Le Souffle du temps

pulp-o-mizer_cover_imageCette sixième participation au défi Lunes d’encre a été l’occasion d’exhumer un titre qui sédimentait depuis près de dix ans dans ma bibliothèque. L’archéologie révèle parfois des surprises.

Le Monde de VanderZande, alias Kamélios, est balayé par un vent capricieux et imprévisible qui dépose de manière aléatoire des artefacts provenant du futur ou du passé. Pour les colons, il apparaît comme une menace s’ajoutant à l’atmosphère toxique. Un danger contre lequel aucune bio-adaptation ne peut protéger. Aussi ont-ils pris l’habitude de vivre sur les plateaux, le plus loin possible de la vallée du Rift où son souffle tempétueux refaçonne le paysage. Pour les habitants de la Cité d’Acier, société hypertechnique vivant en vase clos, ses bourrasques sont une source de curiosité. Ils les scrutent, recueillant le moindre objet découvert après son passage. Des équipes sont aussi dépêchées dans le Rift, bravant le danger, dans l’espoir d’apercevoir la présence d’extra-terrestres voyageant au cœur de ses tourbillons. Ces rifteurs s’exposent à l’inconnu, remettant leur vie entre les mains de la chance et d’autres superstitions, à la poursuite de chimères, avec comme seule perspective d’avenir celle de gagner un peu de temps…

« Sur Kamélios, non seulement nous pourchassons nos propres rêves, mais parfois nous chassons aussi ceux de quelqu’un d’autre. »
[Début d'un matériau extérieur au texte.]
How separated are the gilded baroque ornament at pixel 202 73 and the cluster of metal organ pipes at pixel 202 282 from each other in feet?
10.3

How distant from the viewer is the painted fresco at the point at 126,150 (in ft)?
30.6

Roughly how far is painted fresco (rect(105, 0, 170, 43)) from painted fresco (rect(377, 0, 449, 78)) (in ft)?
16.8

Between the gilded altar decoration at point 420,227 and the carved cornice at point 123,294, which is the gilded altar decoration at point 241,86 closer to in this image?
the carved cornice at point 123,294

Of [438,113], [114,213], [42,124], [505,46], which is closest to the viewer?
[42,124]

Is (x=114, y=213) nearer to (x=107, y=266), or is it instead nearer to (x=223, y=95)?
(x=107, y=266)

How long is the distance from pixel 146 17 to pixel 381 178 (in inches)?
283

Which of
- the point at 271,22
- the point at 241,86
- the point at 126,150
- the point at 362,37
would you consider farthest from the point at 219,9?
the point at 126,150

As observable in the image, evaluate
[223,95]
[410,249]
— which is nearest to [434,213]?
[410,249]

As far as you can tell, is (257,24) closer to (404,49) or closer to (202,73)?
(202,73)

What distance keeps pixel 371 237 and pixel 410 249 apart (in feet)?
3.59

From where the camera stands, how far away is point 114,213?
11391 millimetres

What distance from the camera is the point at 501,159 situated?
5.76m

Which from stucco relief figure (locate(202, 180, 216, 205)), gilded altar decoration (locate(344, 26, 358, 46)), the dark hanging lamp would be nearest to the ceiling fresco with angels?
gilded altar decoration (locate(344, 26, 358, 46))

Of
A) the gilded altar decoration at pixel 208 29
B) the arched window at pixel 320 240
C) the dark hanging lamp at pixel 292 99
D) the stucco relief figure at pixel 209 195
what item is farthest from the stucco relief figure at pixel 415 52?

Le Souffle du temps peut paraître atypique dans la bibliographie de Robert Holdstock. Délaissant en effet les archétypes, les jeux avec la mythologie et le registre du fantastique, l’auteur anglais nous livre ici un roman de science-fiction, n’étant pas sans évoquer le Planet opera. Les spéculations technoscientifiques ont cependant vite fait de céder la place à une quête intérieure dont les ressorts relèvent plus de la psychologie que du sense of wonder. D’où peut-être une impression de déception éprouvée par l’amateur de science dure devant une intrigue explorant surtout la matière molle du cerveau humain.

Pour autant, Le Souffle du temps recèle des moments de pure grâce où Robert Holdstock laisse sa plume divaguer, dressant un portrait saisissant des paysages de Kamélios. On se trouve ainsi plongé dans un ailleurs à la beauté étrangère et fluctuante, hanté par des rémanences psychiques, des structures chimériques et autres artefacts énigmatiques. Quelque part entre Christopher Priest et Stanislaw Lem, le parallèle ne paraissant ici pas du tout abusé, Robert Holdstock prend son temps, confondant parfois lenteur et ennui, pour poser le décor et les personnages, trois individus lambdas, membres de la même équipe d’exploration. Il y a d’abord Léo Faulcon, le personnage principal, individu lâche et tourmenté, puis son amante Léna Tanoway, une jeune femme masquant sa fragilité derrière une rudesse forcée, et enfin Kris Dojaan, le petit nouveau venu rechercher son frère aîné, disparu dans la vallée. De ce trio à l’humeur aussi fluctuante que le vent, Robert Holdstock tire sa thématique principale, celle de l’exil en soi-même. Kamélios dépouille en effet les personnages de leur souffle vital, de leur joie de vivre et de leurs ambitions, réduisant leur existence à une solitude morne et sans espoir. Seuls les Modifiés, autrement dit les fermiers transformés pour s’adapter à la vie à la surface de la planète, échappent à ce tropisme. Ils ont accepté le changement, renonçant à une part de leur humanité, pour vivre pleinement chaque instant présent de leur existence.

Le Souffle du temps flirte également avec l’indicible, proposant davantage de questions que de réponses. Robert Holdstock interroge l’incommunicabilité entre les êtres, générant un spleen tenace, parfois asphyxiant, où les souvenirs, les désirs et états d’âme des personnages entrent en résonance avec le milieu hostile qu’ils habitent.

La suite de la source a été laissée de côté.